Given problem 1> Find every line in the listing that contains the string "uppermost" and copy each one. Case counts.

District Court of Appeal of Florida, Second District.
*294 Peter D. Hooper, Asst. City Atty., St. Petersburg, for appellants.
Donald D. Slesnick, II, Miami, for appellees.
SCHEB, Chief Judge.
The City of St. Petersburg challenges the trial court's judgment that a municipal disciplinary rule is unconstitutional because of its vagueness and overbreadth.
Appellee Milton G. Young, a police officer employed by appellant City, was charged with violating City Regulations, Chapter 16, entitled Code of Conduct and Disciplinary Measures, Rule 9. This rule prohibited "... improper conduct ... either on or off the job, which would tend to affect the employee's relationship to his job, his fellow workers, his reputation, or good will in the community." After being suspended for five days for violating the rule, Officer Young invoked the provisions of a Collective Bargaining Agreement between the City and the Police Benevolent Association (PBA) and filed a grievance against the City. Pursuant to the agreement an arbitrator held a hearing to determine whether there was just cause for Young's suspension.
Evidence adduced at the hearing indicated that while off duty Young became intoxicated, drove his car through a citizen's chain-link fence, and left the scene of the accident. The arbitrator found that "the department had a reasonable basis for concluding that [Young's] conduct offended Rule 9 standards which are reasonable standards." In response to Young's argument that the regulation was unconstitutional, the arbitrator observed that he was not empowered to rule on its constitutionality.
Subsequently, the PBA, Young, and another officer, on behalf of the police department employees, filed suit against the City, its manager, and the chief of police. They alleged that rule 9 was unconstitutionally vague and overbroad. They sought to have the court order the City to repeal the rule and compensate Officer Young for the losses he sustained as a result of its application. The trial court agreed with appellees that Officer Young had a property interest in his continued employment and found that there were no material facts at issue. The court granted appellees' motion for summary judgment and held that the rule failed to comport with the due process requirements of the Fourteenth Amendment to the United States Constitution. The court further ordered the City to rescind the regulation and to compensate Officer Young for the losses he sustained due to its application. This appeal ensued.

Given problem 2> According to the court opinion above, how many days was Officer Young suspended for violating the rule?

(Records of scene-based questions)

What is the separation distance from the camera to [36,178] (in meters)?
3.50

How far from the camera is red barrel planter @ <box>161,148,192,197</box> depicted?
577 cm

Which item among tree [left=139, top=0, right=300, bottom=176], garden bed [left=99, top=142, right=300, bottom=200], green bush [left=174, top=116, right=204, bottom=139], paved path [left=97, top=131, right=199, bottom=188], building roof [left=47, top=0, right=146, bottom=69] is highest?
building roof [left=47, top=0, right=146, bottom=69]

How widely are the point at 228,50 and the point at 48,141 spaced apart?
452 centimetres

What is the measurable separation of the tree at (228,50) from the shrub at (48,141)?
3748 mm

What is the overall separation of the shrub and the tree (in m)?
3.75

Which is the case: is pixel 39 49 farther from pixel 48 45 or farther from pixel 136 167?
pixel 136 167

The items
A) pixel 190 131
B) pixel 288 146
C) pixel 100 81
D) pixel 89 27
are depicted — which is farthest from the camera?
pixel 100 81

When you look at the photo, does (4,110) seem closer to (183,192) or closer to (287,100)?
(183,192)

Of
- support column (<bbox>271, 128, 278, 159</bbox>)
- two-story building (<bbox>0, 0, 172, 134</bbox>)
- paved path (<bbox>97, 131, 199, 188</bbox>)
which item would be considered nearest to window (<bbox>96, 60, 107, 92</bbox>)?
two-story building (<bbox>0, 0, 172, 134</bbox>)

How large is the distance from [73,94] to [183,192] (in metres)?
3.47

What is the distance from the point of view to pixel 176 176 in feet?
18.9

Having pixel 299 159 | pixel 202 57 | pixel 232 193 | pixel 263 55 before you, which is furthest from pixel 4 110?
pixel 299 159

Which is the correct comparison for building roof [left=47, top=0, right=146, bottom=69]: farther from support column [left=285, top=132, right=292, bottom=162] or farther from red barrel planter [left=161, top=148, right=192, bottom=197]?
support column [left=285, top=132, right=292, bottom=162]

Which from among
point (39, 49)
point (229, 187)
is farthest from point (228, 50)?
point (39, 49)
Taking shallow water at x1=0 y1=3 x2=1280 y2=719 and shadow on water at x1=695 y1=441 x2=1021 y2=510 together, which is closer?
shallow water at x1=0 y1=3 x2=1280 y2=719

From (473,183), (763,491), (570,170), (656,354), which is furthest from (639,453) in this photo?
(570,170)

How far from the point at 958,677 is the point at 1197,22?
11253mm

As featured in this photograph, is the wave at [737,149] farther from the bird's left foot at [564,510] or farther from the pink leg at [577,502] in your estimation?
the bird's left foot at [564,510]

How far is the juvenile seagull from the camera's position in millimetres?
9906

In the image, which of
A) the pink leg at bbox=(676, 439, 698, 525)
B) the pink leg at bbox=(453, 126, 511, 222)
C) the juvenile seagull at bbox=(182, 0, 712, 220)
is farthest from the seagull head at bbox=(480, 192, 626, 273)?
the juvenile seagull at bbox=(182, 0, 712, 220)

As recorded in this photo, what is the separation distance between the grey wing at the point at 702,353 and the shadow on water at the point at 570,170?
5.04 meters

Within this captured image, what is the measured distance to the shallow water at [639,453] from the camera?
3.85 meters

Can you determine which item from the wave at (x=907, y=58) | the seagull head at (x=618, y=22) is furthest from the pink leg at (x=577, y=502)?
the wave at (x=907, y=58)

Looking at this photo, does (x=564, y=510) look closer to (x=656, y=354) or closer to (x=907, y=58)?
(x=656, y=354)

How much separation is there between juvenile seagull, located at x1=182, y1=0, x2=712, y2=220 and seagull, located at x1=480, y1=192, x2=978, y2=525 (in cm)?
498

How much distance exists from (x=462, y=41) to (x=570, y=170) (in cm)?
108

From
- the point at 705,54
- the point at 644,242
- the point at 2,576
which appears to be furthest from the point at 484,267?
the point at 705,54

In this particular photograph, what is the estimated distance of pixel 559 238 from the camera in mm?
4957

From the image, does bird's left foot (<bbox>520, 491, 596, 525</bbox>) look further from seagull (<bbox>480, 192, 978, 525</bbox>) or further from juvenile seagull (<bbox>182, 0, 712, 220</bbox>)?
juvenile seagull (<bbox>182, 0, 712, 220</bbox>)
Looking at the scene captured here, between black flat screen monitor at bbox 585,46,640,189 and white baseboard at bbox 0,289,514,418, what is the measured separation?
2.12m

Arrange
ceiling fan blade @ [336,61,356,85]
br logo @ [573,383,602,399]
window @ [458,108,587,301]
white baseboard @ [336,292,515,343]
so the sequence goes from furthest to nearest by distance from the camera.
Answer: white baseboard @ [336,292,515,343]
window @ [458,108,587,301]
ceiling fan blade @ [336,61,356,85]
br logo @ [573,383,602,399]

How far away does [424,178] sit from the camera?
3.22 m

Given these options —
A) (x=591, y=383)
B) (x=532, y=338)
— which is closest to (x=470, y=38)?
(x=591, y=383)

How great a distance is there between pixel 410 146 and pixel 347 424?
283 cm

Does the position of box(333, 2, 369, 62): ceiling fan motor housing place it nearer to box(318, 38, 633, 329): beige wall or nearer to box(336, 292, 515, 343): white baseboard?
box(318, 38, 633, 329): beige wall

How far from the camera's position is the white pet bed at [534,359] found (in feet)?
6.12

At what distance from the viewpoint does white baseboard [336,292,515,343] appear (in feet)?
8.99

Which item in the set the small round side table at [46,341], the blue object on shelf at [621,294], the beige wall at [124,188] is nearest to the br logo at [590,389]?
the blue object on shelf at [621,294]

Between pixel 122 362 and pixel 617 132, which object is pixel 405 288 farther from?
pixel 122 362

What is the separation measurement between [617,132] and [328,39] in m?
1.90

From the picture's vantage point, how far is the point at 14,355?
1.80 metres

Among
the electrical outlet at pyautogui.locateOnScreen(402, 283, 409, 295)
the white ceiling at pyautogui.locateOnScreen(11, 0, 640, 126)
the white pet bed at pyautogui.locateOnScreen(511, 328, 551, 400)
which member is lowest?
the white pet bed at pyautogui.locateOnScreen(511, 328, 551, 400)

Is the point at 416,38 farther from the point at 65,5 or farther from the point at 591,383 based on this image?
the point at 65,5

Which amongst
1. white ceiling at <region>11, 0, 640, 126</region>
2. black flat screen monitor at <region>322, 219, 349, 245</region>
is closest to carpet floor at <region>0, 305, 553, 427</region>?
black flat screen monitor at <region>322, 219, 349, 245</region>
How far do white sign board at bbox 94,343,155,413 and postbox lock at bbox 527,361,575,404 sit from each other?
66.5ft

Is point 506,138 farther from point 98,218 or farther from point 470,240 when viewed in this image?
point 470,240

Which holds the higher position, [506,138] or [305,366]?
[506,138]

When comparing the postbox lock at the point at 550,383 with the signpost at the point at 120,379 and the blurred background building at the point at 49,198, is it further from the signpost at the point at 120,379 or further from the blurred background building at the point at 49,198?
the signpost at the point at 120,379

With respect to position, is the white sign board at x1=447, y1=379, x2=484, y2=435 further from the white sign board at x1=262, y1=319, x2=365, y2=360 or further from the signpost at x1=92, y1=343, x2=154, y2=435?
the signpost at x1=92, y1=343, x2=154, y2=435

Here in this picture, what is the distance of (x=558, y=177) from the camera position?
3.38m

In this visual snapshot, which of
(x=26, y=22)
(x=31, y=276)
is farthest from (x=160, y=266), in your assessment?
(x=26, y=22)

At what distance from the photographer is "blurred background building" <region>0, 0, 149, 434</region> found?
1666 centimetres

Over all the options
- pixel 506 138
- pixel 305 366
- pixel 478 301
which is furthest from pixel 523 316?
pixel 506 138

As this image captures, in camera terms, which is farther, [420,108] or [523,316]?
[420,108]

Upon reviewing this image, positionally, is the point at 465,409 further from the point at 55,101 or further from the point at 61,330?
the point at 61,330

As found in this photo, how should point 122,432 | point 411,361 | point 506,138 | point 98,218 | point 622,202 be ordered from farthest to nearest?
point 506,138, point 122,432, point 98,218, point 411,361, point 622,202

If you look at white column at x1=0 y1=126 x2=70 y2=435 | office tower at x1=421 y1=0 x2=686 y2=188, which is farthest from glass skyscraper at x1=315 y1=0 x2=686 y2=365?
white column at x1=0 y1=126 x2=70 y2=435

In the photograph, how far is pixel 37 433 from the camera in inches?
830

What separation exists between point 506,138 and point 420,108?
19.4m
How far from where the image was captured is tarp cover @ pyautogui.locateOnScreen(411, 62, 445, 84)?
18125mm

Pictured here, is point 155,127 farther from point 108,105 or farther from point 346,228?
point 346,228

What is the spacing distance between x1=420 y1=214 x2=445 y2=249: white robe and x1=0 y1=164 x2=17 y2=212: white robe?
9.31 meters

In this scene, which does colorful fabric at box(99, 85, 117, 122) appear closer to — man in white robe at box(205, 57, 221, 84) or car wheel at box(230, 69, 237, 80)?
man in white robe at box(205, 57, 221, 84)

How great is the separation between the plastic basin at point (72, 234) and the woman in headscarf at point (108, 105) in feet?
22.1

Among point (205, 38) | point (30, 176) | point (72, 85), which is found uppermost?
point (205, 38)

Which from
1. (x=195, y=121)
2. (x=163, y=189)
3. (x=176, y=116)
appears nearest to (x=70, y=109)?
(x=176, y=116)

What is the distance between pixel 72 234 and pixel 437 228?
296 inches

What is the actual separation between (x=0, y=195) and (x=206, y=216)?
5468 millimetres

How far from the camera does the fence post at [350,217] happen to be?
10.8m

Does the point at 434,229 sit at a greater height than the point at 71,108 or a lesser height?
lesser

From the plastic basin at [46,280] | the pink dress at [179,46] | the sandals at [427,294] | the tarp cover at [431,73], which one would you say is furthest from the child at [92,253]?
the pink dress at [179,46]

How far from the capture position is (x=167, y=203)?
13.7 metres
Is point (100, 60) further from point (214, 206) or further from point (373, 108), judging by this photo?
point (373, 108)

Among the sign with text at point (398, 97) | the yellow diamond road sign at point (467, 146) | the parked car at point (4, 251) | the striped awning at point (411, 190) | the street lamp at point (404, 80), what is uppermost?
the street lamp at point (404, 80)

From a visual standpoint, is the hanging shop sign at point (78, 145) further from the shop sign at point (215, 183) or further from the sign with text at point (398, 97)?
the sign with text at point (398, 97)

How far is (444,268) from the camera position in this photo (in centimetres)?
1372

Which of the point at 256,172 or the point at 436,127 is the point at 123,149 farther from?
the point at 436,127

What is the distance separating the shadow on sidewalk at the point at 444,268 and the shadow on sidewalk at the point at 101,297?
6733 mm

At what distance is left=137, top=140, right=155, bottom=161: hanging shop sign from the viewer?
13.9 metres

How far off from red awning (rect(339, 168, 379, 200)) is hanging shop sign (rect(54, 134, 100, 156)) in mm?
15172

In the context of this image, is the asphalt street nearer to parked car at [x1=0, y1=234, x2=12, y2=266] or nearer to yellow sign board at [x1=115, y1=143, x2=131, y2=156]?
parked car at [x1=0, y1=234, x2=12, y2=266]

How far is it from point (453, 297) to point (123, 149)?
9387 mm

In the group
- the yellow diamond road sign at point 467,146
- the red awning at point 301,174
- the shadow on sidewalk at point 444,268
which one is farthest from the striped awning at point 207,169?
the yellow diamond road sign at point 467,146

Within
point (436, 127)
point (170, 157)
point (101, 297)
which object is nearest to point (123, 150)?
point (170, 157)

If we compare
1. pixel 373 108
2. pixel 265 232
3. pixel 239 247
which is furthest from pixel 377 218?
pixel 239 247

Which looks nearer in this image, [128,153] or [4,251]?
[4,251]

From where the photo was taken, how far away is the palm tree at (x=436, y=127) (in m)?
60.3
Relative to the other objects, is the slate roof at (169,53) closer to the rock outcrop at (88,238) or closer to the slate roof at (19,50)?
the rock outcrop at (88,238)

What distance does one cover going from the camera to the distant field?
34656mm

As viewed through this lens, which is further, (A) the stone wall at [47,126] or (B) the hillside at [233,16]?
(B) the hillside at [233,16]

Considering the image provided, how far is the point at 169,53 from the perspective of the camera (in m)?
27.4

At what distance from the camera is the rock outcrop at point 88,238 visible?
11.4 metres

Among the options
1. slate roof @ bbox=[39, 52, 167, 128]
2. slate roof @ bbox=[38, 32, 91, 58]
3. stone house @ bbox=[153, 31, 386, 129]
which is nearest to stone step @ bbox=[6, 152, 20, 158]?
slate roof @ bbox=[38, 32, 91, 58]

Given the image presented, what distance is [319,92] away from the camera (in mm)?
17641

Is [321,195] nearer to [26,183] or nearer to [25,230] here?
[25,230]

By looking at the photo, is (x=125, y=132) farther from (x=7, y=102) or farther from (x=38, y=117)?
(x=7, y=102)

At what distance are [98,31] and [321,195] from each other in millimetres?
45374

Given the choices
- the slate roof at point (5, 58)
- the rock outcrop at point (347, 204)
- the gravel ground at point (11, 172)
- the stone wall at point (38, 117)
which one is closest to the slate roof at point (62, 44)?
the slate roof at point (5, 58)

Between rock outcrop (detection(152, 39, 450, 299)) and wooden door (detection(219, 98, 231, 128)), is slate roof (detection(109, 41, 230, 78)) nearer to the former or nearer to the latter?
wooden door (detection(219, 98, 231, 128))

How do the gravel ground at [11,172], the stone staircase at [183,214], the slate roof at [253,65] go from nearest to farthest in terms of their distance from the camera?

Written reply 1>
Among point (205, 38) | point (30, 176) | point (72, 85), which is found uppermost?
Among the sign with text at point (398, 97) | the yellow diamond road sign at point (467, 146) | the parked car at point (4, 251) | the striped awning at point (411, 190) | the street lamp at point (404, 80), what is uppermost?

Written reply 2> Five days.